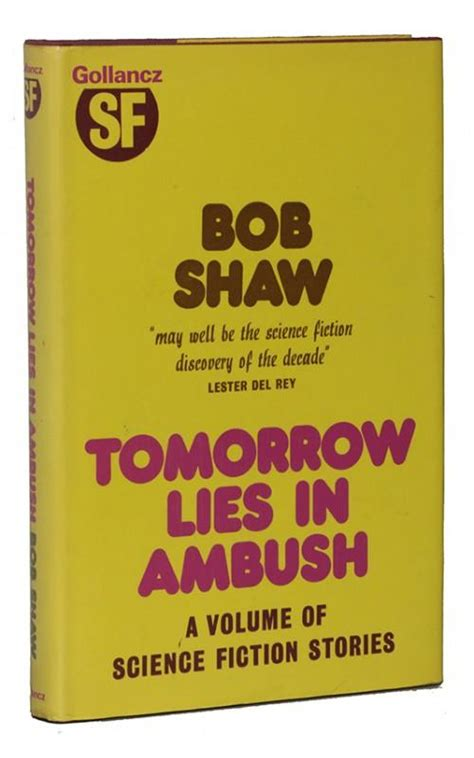 what lies in residence books bob shaw tomorrow lies in ambush gollancz uk 1973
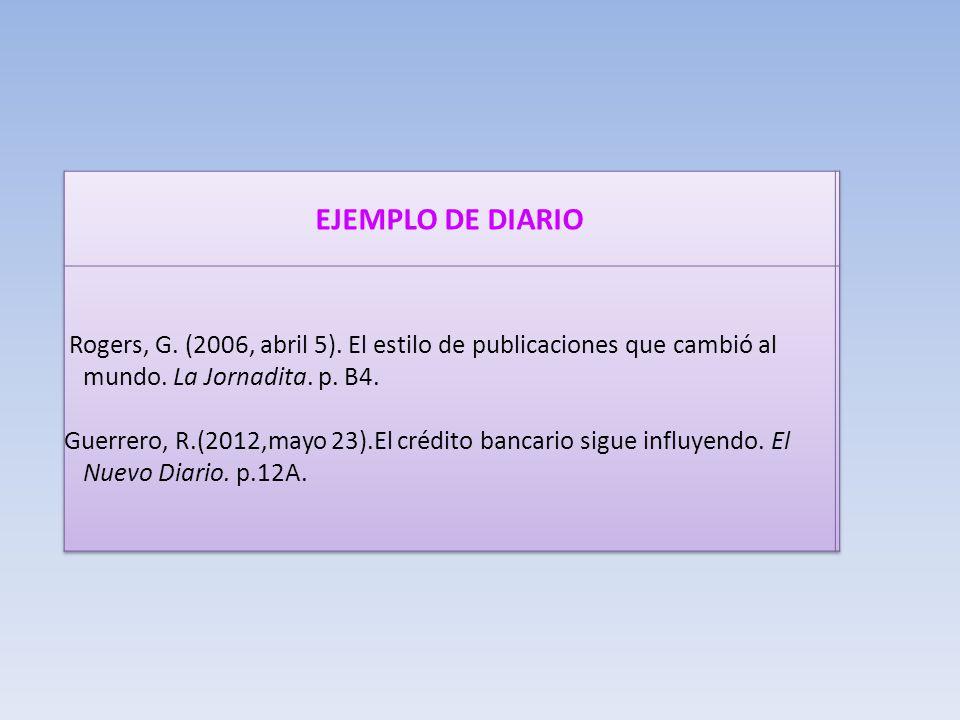 EJEMPLO DE DIARIO Rogers, G. (2006, abril 5). El estilo de publicaciones que cambió al mundo. La Jornadita. p. B4.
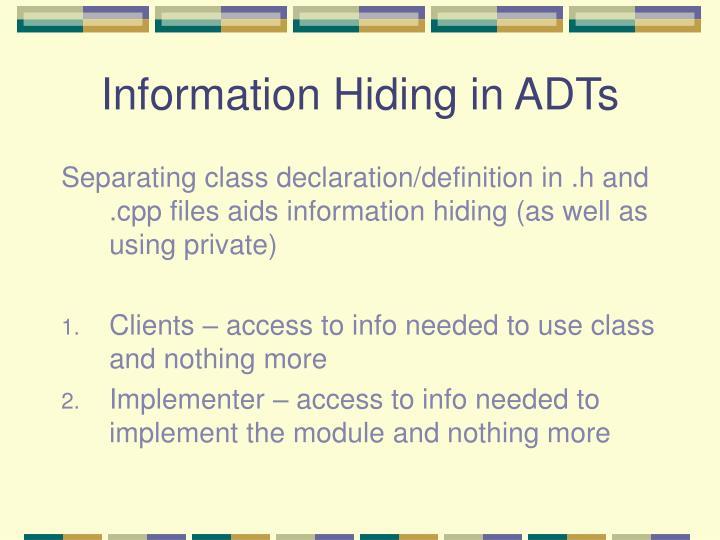 Information Hiding in ADTs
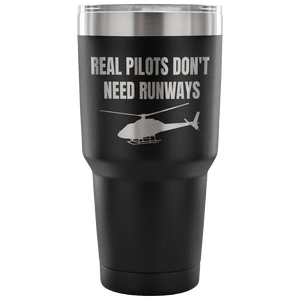 Real Pilots Don't Need Runways Tumbler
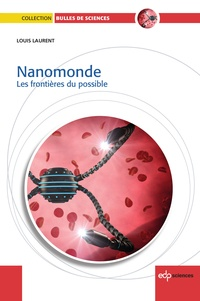 Louis Laurent - Nanomonde - Les frontières du possible.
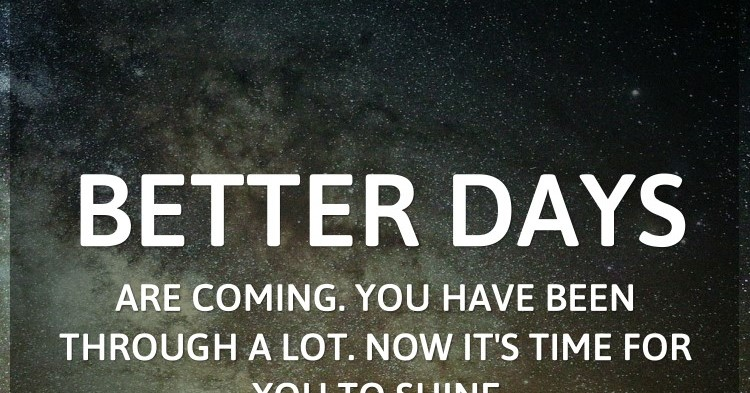 Better Days Are Coming. You Have Been Through A Lot. Now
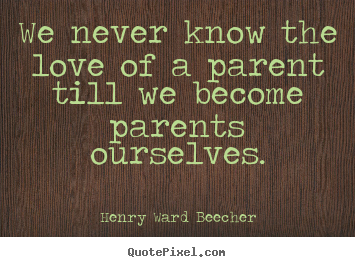 Customize photo quote about love - We never know the love of a parent till..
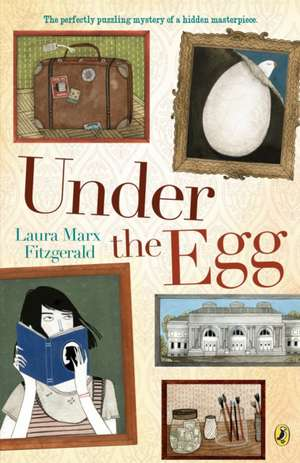 Under the Egg de Laura Marx Fitzgerald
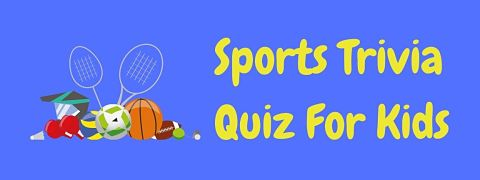 Header image for a page of sports trivia for kids.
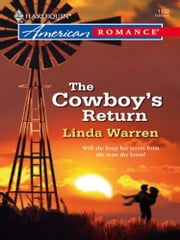 The Cowboy's Return (Mills & Boon Love Inspired) ebook by Linda Warren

- - -

> [REQUIREMENT]:
A verbatim copy of the records is expected, from their first line through the line with "Header image for", inclusive, with the pictures removed.

> [OUTPUT]:
 what lies in residence books bob shaw tomorrow lies in ambush gollancz uk 1973
 EJEMPLO DE DIARIO Rogers, G. (2006, abril 5). El estilo de publicaciones que cambió al mundo. La Jornadita. p. B4.
 Information Hiding in ADTs
 Real Pilots Don't Need Runways Tumbler
 Louis Laurent - Nanomonde - Les frontières du possible.
 Better Days Are Coming. You Have Been Through A Lot. Now
 Customize photo quote about love - We never know the love of a parent till..
 Under the Egg de Laura Marx Fitzgerald
 Header image for a page of sports trivia for kids.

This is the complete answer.